The U.S. financial system has been prone to crisis from its very beginning, thanks to a fragmented banking system, a fragmented regulatory framework, and to the growth of a less-regulated “shadow” banking system that was itself a by-product of that very fragmentation.
By the same token, Canada’s financial system didn’t implode in 2008 because it consists of strongly regulated monopoly of a limited number of full-service national banks. That makes for a less creative financial environment but also a less fragile one.
That’s the argument made by Rutgers economists Michael D. Bordo and Hugh Rockoff along with Angela Redish of the University of British Columbia in their concise and entertaining paper, “Why Didn’t Canada Have a Banking Crisis in 2008 (Or in 1930, Or in 1907, Or…)? The paper was published this month by the National Bureau of Economic Research.
Bordo et al trace the recent U.S. financial crisis to the conflict between federal authority and state autonomy that began even before the founding of the country and which has frustrated the establishment of coherent national policy in almost every realm, including banking.

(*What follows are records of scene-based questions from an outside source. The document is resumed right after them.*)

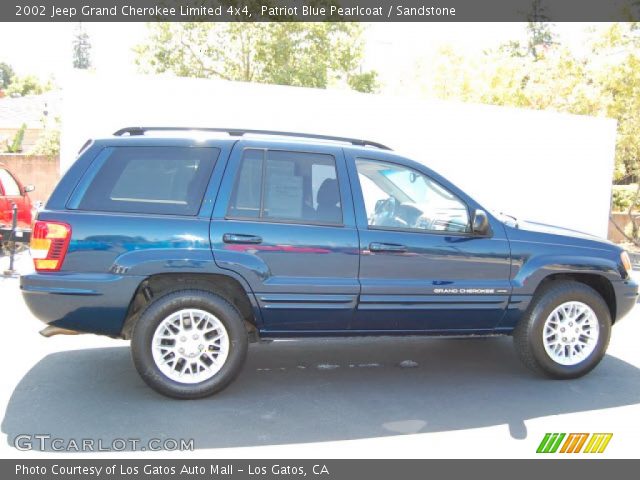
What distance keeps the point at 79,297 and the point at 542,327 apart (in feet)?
11.8

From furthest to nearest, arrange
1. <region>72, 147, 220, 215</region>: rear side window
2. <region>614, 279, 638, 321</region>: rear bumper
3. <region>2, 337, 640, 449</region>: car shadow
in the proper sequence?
<region>614, 279, 638, 321</region>: rear bumper → <region>72, 147, 220, 215</region>: rear side window → <region>2, 337, 640, 449</region>: car shadow

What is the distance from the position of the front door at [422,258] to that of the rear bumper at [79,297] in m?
1.75

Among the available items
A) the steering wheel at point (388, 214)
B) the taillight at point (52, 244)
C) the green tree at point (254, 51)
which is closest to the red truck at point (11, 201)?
the taillight at point (52, 244)

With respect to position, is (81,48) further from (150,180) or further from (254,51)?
(150,180)

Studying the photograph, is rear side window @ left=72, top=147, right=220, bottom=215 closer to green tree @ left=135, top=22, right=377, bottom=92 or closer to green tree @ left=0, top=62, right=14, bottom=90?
green tree @ left=135, top=22, right=377, bottom=92

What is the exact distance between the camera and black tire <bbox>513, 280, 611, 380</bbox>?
205 inches

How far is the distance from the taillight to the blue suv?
14 millimetres

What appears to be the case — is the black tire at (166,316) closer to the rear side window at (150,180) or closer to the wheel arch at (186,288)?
the wheel arch at (186,288)

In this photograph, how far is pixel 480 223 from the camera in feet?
16.2

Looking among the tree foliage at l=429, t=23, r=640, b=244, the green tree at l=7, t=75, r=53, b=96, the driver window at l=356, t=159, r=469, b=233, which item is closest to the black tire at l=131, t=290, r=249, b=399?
the driver window at l=356, t=159, r=469, b=233

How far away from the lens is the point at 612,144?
1596cm

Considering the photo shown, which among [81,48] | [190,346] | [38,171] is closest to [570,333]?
[190,346]

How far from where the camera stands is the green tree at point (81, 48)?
69625 millimetres
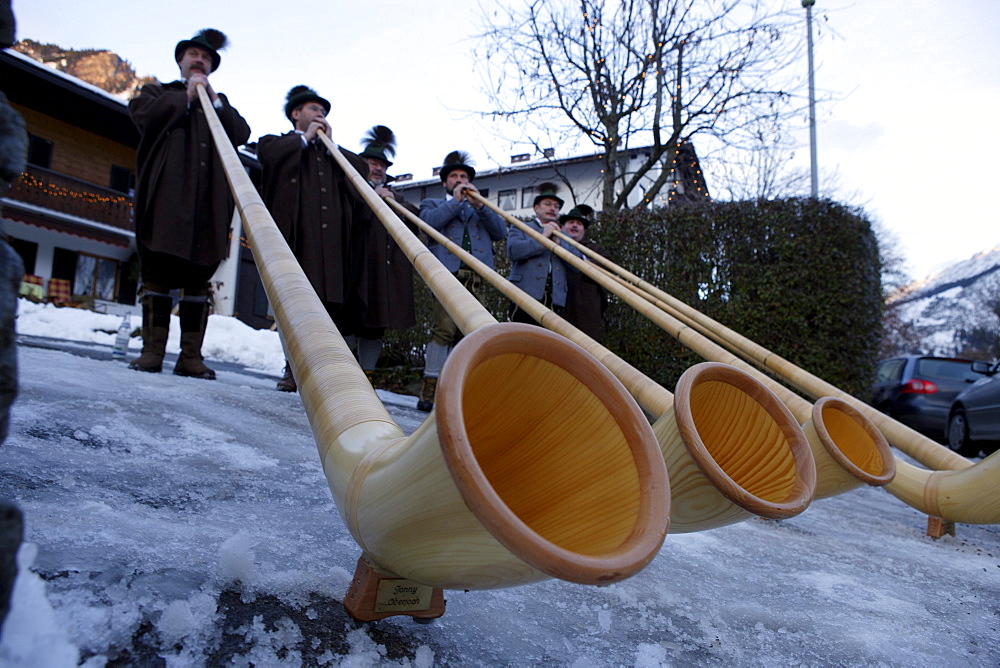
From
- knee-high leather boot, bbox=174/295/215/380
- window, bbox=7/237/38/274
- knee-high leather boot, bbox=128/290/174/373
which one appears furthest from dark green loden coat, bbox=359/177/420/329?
window, bbox=7/237/38/274

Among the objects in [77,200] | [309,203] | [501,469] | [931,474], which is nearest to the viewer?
[501,469]

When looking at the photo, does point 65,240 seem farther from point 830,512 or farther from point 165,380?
point 830,512

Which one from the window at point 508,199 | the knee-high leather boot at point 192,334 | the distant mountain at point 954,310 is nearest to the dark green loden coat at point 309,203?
the knee-high leather boot at point 192,334

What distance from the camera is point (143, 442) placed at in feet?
6.11

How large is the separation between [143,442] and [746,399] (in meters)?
1.69

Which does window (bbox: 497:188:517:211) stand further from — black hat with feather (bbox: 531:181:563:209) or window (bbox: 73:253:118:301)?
black hat with feather (bbox: 531:181:563:209)

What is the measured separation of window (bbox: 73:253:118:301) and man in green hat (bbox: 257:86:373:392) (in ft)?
54.6

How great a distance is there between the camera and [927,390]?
26.6 feet

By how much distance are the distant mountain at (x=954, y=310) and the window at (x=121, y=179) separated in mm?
25599

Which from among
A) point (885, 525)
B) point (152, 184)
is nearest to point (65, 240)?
point (152, 184)

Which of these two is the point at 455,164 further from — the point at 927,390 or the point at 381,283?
the point at 927,390

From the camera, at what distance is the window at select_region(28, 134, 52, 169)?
1545 centimetres

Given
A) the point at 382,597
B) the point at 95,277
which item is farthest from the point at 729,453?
the point at 95,277

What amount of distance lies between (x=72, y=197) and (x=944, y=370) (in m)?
18.8
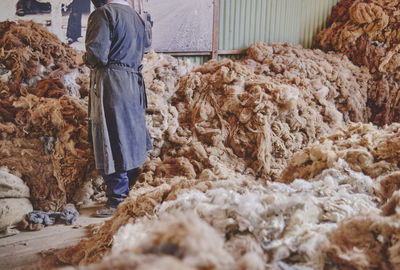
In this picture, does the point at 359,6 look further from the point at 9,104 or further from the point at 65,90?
the point at 9,104

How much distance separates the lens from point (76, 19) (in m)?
4.28

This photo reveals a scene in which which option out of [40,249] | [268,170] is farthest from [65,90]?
[268,170]

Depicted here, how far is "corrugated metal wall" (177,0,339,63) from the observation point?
500 cm

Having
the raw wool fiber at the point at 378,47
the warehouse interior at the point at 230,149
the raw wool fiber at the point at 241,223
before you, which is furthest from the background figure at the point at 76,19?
the raw wool fiber at the point at 378,47

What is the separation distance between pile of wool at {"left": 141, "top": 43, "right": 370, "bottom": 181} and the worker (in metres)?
0.40

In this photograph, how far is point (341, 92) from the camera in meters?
4.29

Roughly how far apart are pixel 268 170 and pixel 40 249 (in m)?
2.32

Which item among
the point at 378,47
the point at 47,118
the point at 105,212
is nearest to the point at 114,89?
the point at 47,118

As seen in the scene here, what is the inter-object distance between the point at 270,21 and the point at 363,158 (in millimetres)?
4407

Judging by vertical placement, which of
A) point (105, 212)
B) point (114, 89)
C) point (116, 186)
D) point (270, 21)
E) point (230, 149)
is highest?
point (270, 21)

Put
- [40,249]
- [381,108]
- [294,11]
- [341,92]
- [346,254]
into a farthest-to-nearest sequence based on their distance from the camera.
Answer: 1. [294,11]
2. [381,108]
3. [341,92]
4. [40,249]
5. [346,254]

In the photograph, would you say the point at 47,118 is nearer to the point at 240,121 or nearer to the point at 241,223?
the point at 240,121

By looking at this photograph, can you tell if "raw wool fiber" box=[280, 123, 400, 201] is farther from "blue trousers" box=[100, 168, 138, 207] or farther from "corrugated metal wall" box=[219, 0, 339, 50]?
"corrugated metal wall" box=[219, 0, 339, 50]

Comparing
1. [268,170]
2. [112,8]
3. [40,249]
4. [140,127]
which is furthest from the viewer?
[268,170]
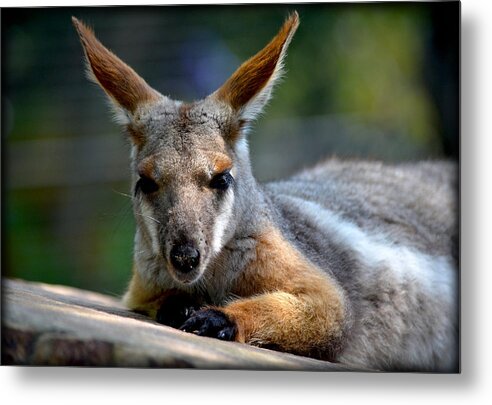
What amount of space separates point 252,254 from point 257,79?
75cm

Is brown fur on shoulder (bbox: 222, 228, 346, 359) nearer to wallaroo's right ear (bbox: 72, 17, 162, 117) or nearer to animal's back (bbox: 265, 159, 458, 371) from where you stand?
animal's back (bbox: 265, 159, 458, 371)

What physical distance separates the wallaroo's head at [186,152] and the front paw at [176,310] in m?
0.14

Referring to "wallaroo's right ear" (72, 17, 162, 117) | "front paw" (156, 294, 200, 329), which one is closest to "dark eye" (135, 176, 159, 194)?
"wallaroo's right ear" (72, 17, 162, 117)

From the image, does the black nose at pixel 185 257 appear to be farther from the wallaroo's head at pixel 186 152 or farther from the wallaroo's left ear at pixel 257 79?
the wallaroo's left ear at pixel 257 79

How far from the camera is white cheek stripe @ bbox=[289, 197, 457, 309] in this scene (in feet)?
14.0

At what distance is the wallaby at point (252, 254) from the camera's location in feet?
12.3

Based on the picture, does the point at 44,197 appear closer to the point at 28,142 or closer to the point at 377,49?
the point at 28,142

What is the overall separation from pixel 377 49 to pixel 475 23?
20.0 inches

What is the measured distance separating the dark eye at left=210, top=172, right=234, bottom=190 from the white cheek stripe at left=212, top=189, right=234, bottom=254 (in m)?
0.03

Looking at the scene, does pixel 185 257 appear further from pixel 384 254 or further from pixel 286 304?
pixel 384 254

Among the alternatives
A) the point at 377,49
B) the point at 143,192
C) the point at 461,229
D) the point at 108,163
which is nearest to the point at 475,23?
the point at 377,49

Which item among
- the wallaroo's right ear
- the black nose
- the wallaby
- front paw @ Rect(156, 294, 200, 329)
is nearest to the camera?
the black nose

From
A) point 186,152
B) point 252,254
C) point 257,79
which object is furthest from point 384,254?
point 186,152

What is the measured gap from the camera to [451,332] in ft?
13.3
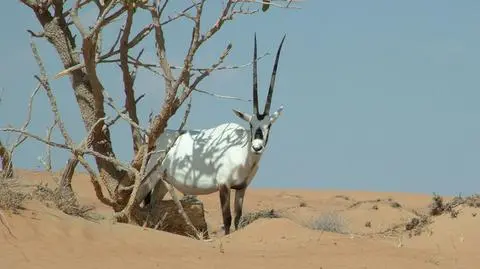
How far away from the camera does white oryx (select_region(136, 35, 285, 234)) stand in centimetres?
1380

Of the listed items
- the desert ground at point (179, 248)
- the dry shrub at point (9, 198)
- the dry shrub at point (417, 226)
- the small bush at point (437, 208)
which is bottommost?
the desert ground at point (179, 248)

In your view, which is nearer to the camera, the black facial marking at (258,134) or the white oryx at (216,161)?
the black facial marking at (258,134)

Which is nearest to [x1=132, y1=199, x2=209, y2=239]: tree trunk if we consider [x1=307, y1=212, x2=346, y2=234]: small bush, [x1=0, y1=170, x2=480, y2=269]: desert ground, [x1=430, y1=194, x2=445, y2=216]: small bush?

The root of the problem could be found in the Constitution, Bordo and his co-authors write, which gave the federal government the power to coin money and issue currency, but not the authority to regulate banking. In the British North American Act, which created Canada, the national government was given jurisdiction over all three.
While Democrats and Republicans continue to argue over whether excessive deregulation or excessive government interference caused the current crisis, these authors point out that the Great Recession bears a certain similarity to the panics that have plagued the U.S. financial system since its founding.